* **PROMPT**:
Rewrite all of the lines below, changing every instance of "man's nose" to "man's chin" and leaving everything else unchanged.

* **RECORDS FOR PROCESSING**:

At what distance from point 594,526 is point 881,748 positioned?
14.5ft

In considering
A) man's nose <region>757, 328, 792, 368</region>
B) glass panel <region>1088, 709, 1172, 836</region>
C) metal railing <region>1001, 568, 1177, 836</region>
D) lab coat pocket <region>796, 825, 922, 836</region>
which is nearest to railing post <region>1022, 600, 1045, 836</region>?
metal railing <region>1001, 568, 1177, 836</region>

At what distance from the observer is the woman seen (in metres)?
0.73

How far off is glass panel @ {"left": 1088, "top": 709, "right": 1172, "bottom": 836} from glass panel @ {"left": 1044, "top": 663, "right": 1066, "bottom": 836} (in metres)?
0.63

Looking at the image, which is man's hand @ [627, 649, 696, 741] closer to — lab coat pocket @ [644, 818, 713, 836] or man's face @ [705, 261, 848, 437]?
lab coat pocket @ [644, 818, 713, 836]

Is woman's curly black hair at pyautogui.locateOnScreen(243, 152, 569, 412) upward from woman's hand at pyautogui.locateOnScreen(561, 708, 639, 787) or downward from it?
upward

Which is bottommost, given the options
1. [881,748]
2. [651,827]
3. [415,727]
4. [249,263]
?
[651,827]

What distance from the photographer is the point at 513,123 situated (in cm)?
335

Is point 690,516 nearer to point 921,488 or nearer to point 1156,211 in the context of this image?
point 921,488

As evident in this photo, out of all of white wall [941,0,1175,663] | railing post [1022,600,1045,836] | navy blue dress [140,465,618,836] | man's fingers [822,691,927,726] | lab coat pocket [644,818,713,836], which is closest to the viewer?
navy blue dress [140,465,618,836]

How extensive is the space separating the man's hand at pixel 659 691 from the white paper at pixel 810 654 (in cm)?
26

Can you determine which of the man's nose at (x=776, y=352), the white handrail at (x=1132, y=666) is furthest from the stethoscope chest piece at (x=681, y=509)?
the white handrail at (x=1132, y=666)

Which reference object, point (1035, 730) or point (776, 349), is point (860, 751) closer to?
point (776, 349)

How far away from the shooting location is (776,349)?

* **COMPLETE RESPONSE**:
At what distance from point 594,526 is point 881,748 positioned?
14.5ft

In considering
A) man's chin <region>757, 328, 792, 368</region>
B) glass panel <region>1088, 709, 1172, 836</region>
C) metal railing <region>1001, 568, 1177, 836</region>
D) lab coat pocket <region>796, 825, 922, 836</region>
which is nearest to railing post <region>1022, 600, 1045, 836</region>?
metal railing <region>1001, 568, 1177, 836</region>

At what distance from the observer is the woman seen (in metres)?
0.73

How far off is glass panel @ {"left": 1088, "top": 709, "right": 1172, "bottom": 836} from glass panel @ {"left": 1044, "top": 663, "right": 1066, "bottom": 836} (in metres)?
0.63

Looking at the image, which is man's hand @ [627, 649, 696, 741] closer to — lab coat pocket @ [644, 818, 713, 836] or man's face @ [705, 261, 848, 437]?
lab coat pocket @ [644, 818, 713, 836]

Is woman's curly black hair at pyautogui.locateOnScreen(243, 152, 569, 412) upward from woman's hand at pyautogui.locateOnScreen(561, 708, 639, 787) or downward from it?
upward

Which is bottommost, given the options
1. [881,748]
2. [651,827]
3. [415,727]
4. [249,263]
?
[651,827]

What distance from the photographer is the point at 513,123 situated (in cm)?
335

Is point 690,516 nearer to point 921,488 or nearer to point 1156,211 in the context of this image?
point 921,488

As evident in this photo, out of all of white wall [941,0,1175,663] | railing post [1022,600,1045,836] | navy blue dress [140,465,618,836] | man's fingers [822,691,927,726] | lab coat pocket [644,818,713,836], which is closest to the viewer?
navy blue dress [140,465,618,836]

How extensive is the space separating the man's hand at pixel 659 691 from the white paper at pixel 810 654 (in cm)?
26

Can you determine which of the man's chin at (x=776, y=352), the white handrail at (x=1132, y=666) is furthest from the stethoscope chest piece at (x=681, y=509)?
the white handrail at (x=1132, y=666)

Which reference object, point (1035, 730) or point (776, 349), is point (860, 751) closer to?
point (776, 349)

How far away from the shooting location is (776,349)?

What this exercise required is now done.